Are you the person who thinks “I’ll definitely do that tomorrow”, plans accordingly, but then never gets started? Then try this: Take a few minutes to list out everything ‘you were going to do tomorrow’ on a blank sheet of paper. Look at your list, pick one thing, and start it right now. Instead of using your energy to continually put things off, direct it instead to now – this moment. Taking that first step is extremely powerful. If you really can’t get started now, then pick a time today to begin your tasks and stick to it. Set aside a specific time period, e.g. 30 minutes, to work on whatever it is that you would otherwise leave until later/tomorrow.
Stop striving for perfection. Some things in life do absolutely need to be perfect with life depending on it, but let’s be honest, how often is that the case for us? It is so easy to put things off because you think something needs to be perfect but then you don’t believe you have the skills/time/money/resources to make it so. What I have found to be true, and for so many of the people I work with, is that perfection is subjective and many times you can get away with producing something good enough. I’m not saying produce poor quality work, but is your version of perfection worth the extra effort? Consider what you accept from others: Is every interaction/item/service perfect or is it acceptable, and are you okay with that?
Habit is the key.

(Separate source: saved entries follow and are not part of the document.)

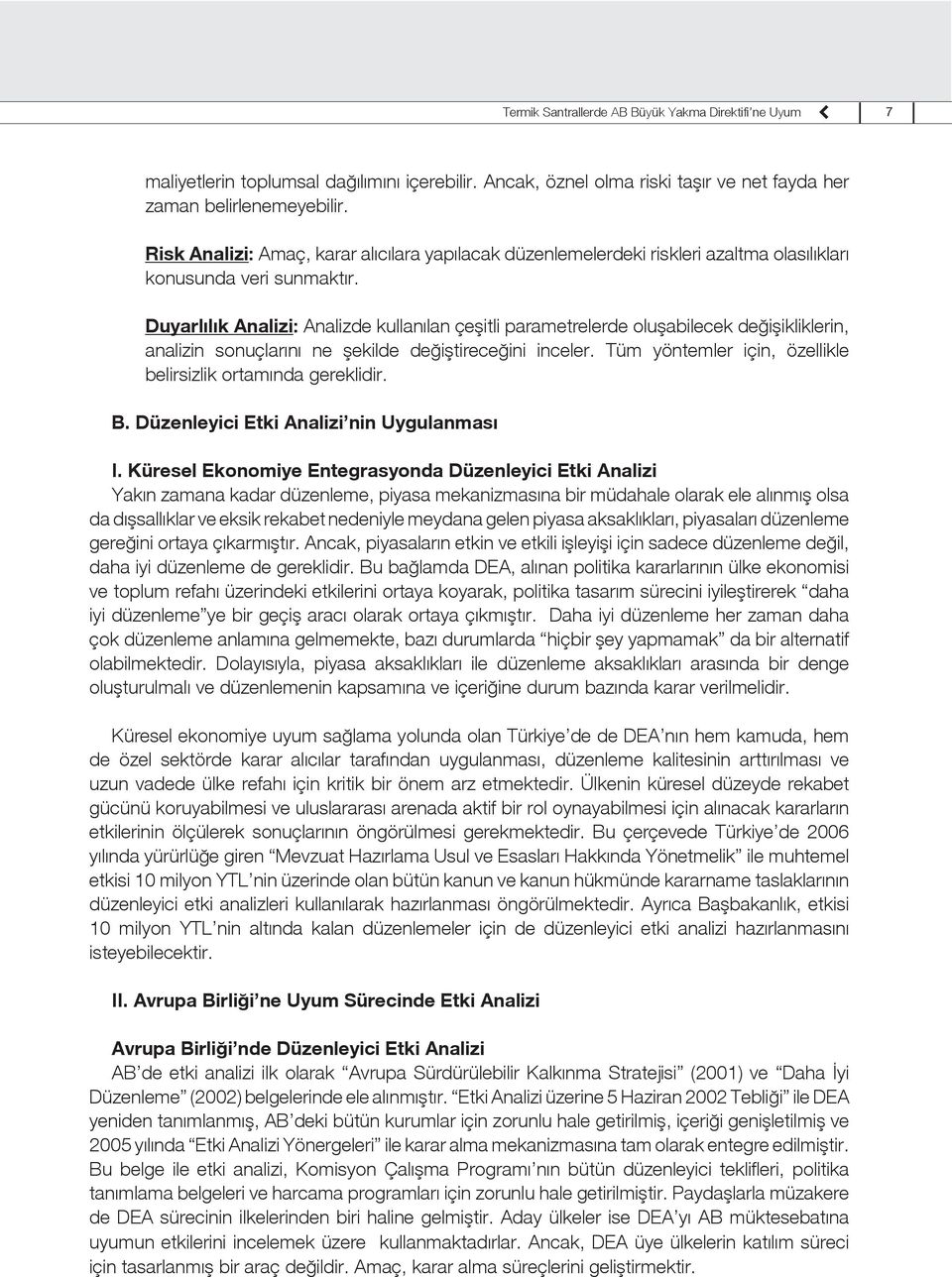 Termik Santrallerde AB Büyük Yakma Direktifi'ne Uyum 7

maliyetlerin toplumsal dağılımını içerebilir. Ancak, öznel olma riski taşır ve net fayda her zaman belirlenemeyebilir.

Risk Analizi: Amaç, karar alıcılara yapılacak düzenlemelerdeki riskleri azaltma olasılıkları konusunda veri sunmaktır.

Duyarlılık Analizi: Analizde kullanılan çeşitli parametrelerde oluşabilecek değişikliklerin, analizin sonuçlarını ne şekilde değiştireceğini inceler. Tüm yöntemler için, özellikle belirsizlik ortamında gereklidir.

B. Düzenleyici Etki Analizi'nin Uygulanması

I. Küresel Ekonomiye Entegrasyonda Düzenleyici Etki Analizi
Yakın zamana kadar düzenleme, piyasa mekanizmasına bir müdahale olarak ele alınmış olsa da dışsallıklar ve eksik rekabet nedeniyle meydana gelen piyasa aksaklıkları, piyasaları düzenleme gereğini ortaya çıkarmıştır. Ancak, piyasaların etkin ve etkili işleyişi için sadece düzenleme değil, daha iyi düzenleme de gereklidir. Bu bağlamda DEA, alınan politika kararlarının ülke ekonomisi ve toplum refahı üzerindeki etkilerini ortaya koyarak, politika tasarım sürecini iyileştirerek "daha iyi düzenleme"ye bir geçiş aracı olarak ortaya çıkmıştır. Daha iyi düzenleme her zaman daha çok düzenleme anlamına gelmemekte, bazı durumlarda "hiçbir şey yapmamak" da bir alternatif olabilmektedir. Dolayısıyla, piyasa aksaklıkları ile düzenleme aksaklıkları arasında bir denge oluşturulmalı ve düzenlemenin kapsamına ve içeriğine durum bazında karar verilmelidir.

Küresel ekonomiye uyum sağlama yolunda olan Türkiye'de de DEA'nın hem kamuda, hem de özel sektörde karar alıcılar tarafından uygulanması, düzenleme kalitesinin arttırılması ve uzun vadede ülke refahı için kritik bir önem arz etmektedir. Ülkenin küresel düzeyde rekabet gücünü koruyabilmesi ve uluslararası arenada aktif bir rol oynayabilmesi için alınacak kararların etkilerinin ölçülerek sonuçlarının öngörülmesi gerekmektedir. Bu çerçevede Türkiye'de 2006 yılında yürürlüğe giren "Mevzuat Hazırlama Usul ve Esasları Hakkında Yönetmelik" ile muhtemel etkisi 10 milyon YTL'nin üzerinde olan bütün kanun ve kanun hükmünde kararname taslaklarının düzenleyici etki analizleri kullanılarak hazırlanması öngörülmektedir. Ayrıca Başbakanlık, etkisi 10 milyon YTL'nin altında kalan düzenlemeler için de düzenleyici etki analizi hazırlanmasını isteyebilecektir.

II. Avrupa Birliği'ne Uyum Sürecinde Etki Analizi

Avrupa Birliği'nde Düzenleyici Etki Analizi
AB'de etki analizi ilk olarak "Avrupa Sürdürülebilir Kalkınma Stratejisi" (2001) ve "Daha İyi Düzenleme" (2002) belgelerinde ele alınmıştır. "Etki Analizi üzerine 5 Haziran 2002 Tebliği" ile DEA yeniden tanımlanmış, AB'deki bütün kurumlar için zorunlu hale getirilmiş, içeriği genişletilmiş ve 2005 yılında "Etki Analizi Yönergeleri" ile karar alma mekanizmasına tam olarak entegre edilmiştir. Bu belge ile etki analizi, Komisyon Çalışma Programı'nın bütün düzenleyici teklifleri, politika tanımlama belgeleri ve harcama programları için zorunlu hale getirilmiştir. Paydaşlarla müzakere de DEA sürecinin ilkelerinden biri haline gelmiştir. Aday ülkeler ise DEA'yı AB müktesebatına uyumun etkilerini incelemek üzere kullanmaktadırlar. Ancak, DEA üye ülkelerin katılım süreci için tasarlanmış bir araç değildir. Amaç, karar alma süreçlerini geliştirmektir.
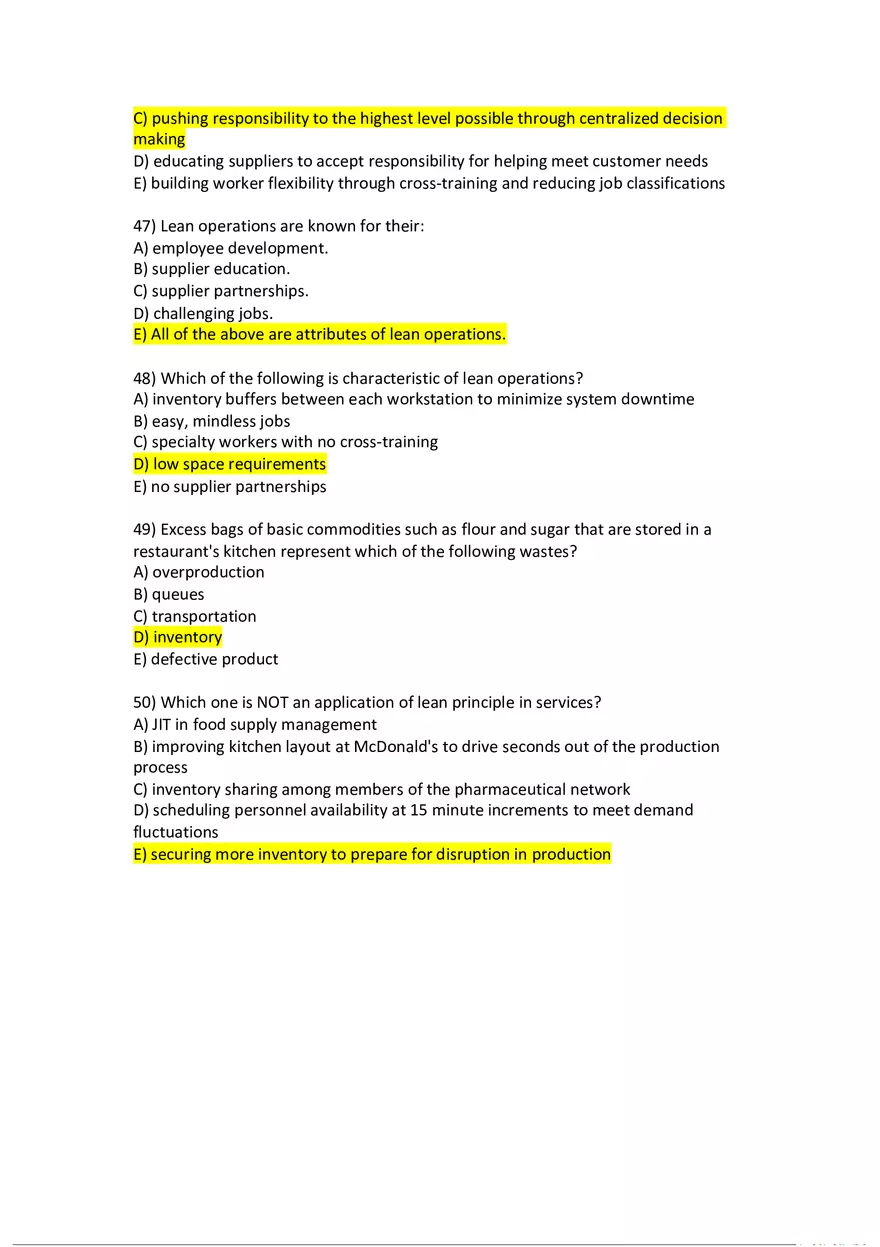 C) pushing responsibility to the highest level possible through centralized decision making
D) educating suppliers to accept responsibility for helping meet customer needs
E) building worker flexibility through cross-training and reducing job classifications

47) Lean operations are known for their:
A) employee development.
B) supplier education.
C) supplier partnerships.
D) challenging jobs.
E) All of the above are attributes of lean operations.

48) Which of the following is characteristic of lean operations?
A) inventory buffers between each workstation to minimize system downtime
B) easy, mindless jobs
C) specialty workers with no cross-training
D) low space requirements
E) no supplier partnerships

49) Excess bags of basic commodities such as flour and sugar that are stored in a restaurant's kitchen represent which of the following wastes?
A) overproduction
B) queues
C) transportation
D) inventory
E) defective product

50) Which one is NOT an application of lean principle in services?
A) JIT in food supply management
B) improving kitchen layout at McDonald's to drive seconds out of the production process
C) inventory sharing among members of the pharmaceutical network
D) scheduling personnel availability at 15 minute increments to meet demand fluctuations
E) securing more inventory to prepare for disruption in production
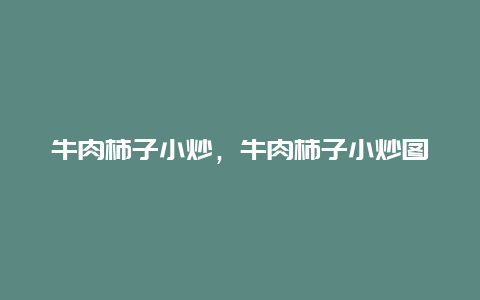 牛肉柿子小炒，牛肉柿子小炒图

Did you know that if you can do something consistently for 66 days it becomes a habit? Taking action, no matter how small, will propel you forward. And if you can do a little something every day, it will start to become habitual and then become easier and easier to do.
Play around with ways of working – what time of day do you have the most focus and energy? Are there specific hours or days that you can dedicate to the task in hand? Where is the best place for you to work undisturbed? Who do you need to support you? When are they available? What might get in the way? Use these questions to decide how you will be most productive and what you need to get going. Be realistic about how much time you can spare. Create a regular schedule and STICK TO IT. Prioritise this time. It doesn’t matter if you have unproductive days, but if you are consistent you will absolutely see progress and can watch the excuses slip away.

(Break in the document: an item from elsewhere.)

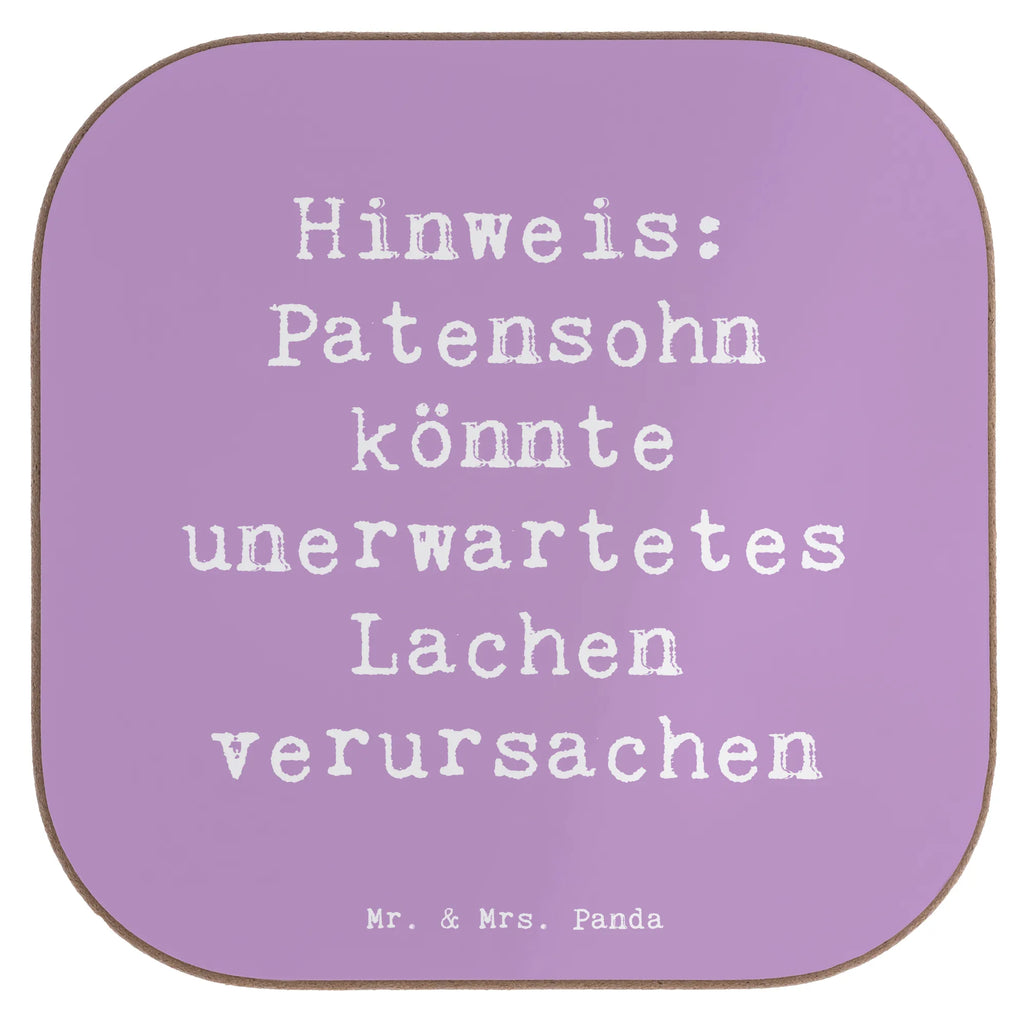 Hinweis: Patensohn könnte unerwartetes Lachen verursachen

Mr. & Mrs. Panda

Be really clear on your goals and what you are looking to achieve. I know you know this, but just about everyone I know creates non-specific, vague goals (and I can also be guilty of this). In our heads we have an idea of where we are going and what it will look like, but when questioned, find we are unable to drill down into the detail and what we will get from doing it. This is so important. If we can honestly say that we know exactly what we want and we know what’s in it for us, then we usually always have the drive to make it happen one way or another.

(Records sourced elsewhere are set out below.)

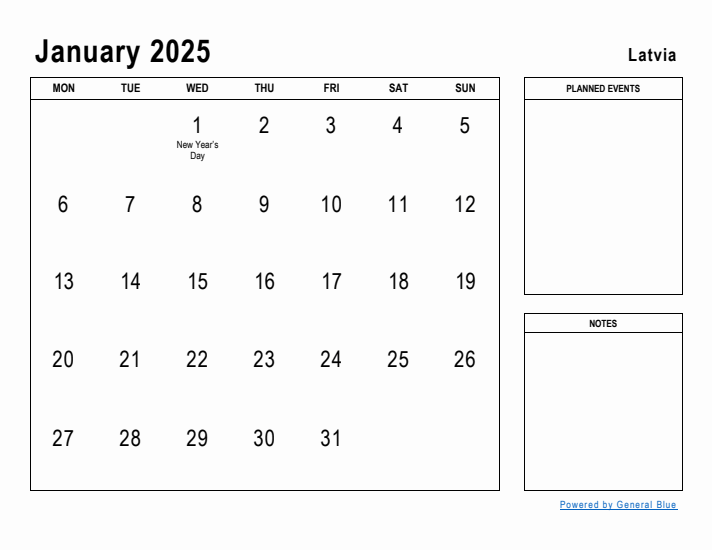 January 2025

Latvia

| MON | TUE | WED | THU | FRI | SAT | SUN |
|---|---|---|---|---|---|---|
| | | 1 New Year's Day | 2 | 3 | 4 | 5 |
| 6 | 7 | 8 | 9 | 10 | 11 | 12 |
| 13 | 14 | 15 | 16 | 17 | 18 | 19 |
| 20 | 21 | 22 | 23 | 24 | 25 | 26 |
| 27 | 28 | 29 | 30 | 31 | | |

PLANNED EVENTS

NOTES

Powered by General Blue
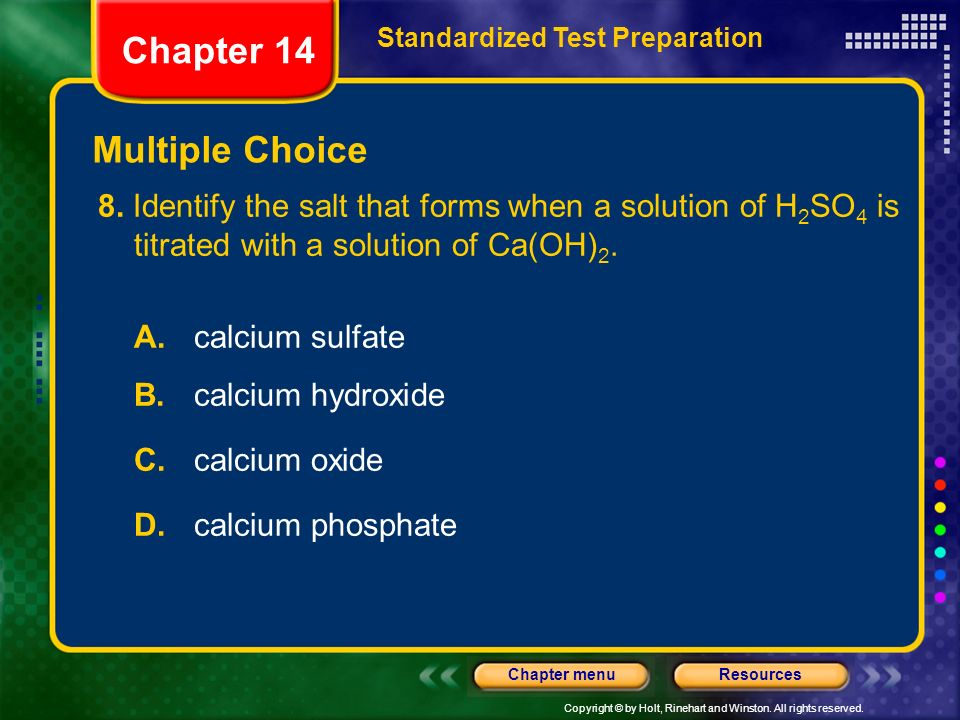 Chapter 14

Standardized Test Preparation

Multiple Choice

8. Identify the salt that forms when a solution of $H_2SO_4$ is titrated with a solution of $Ca(OH)_2$.

A. calcium sulfate

B. calcium hydroxide

C. calcium oxide

D. calcium phosphate

Chapter menu

Resources

Copyright © by Holt, Rinehart and Winston. All rights reserved.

When I coach clients, once they have got specific about the goal, they can decide to either do it or ditch it. If you can clearly visualise the end result you will instantly know whether it feels right and you want to do it, or whether you want to take a different approach, or to abandon it altogether! Ultimately, the obstacles start to fall away.
Communication. So often our reasons for delaying taking action are imaginary. We worry what people will think, or believe that we can’t do it, or dread having that sales conversation, or letting people know when they haven’t delivered to a good standard. Lack of communication can turn molehills into mountains. Talk to people! Decide to take the bull by the horns and go to see the person you need to speak to, and do it non-confrontationally. Speak face to face if you can. Hiding behind emails and texts won’t build rapport, and if you can’t speak to someone face to face then try calling. Take the emotion out of all communication and stick to the facts. It really makes a difference and will save you lots of negative energy in the process.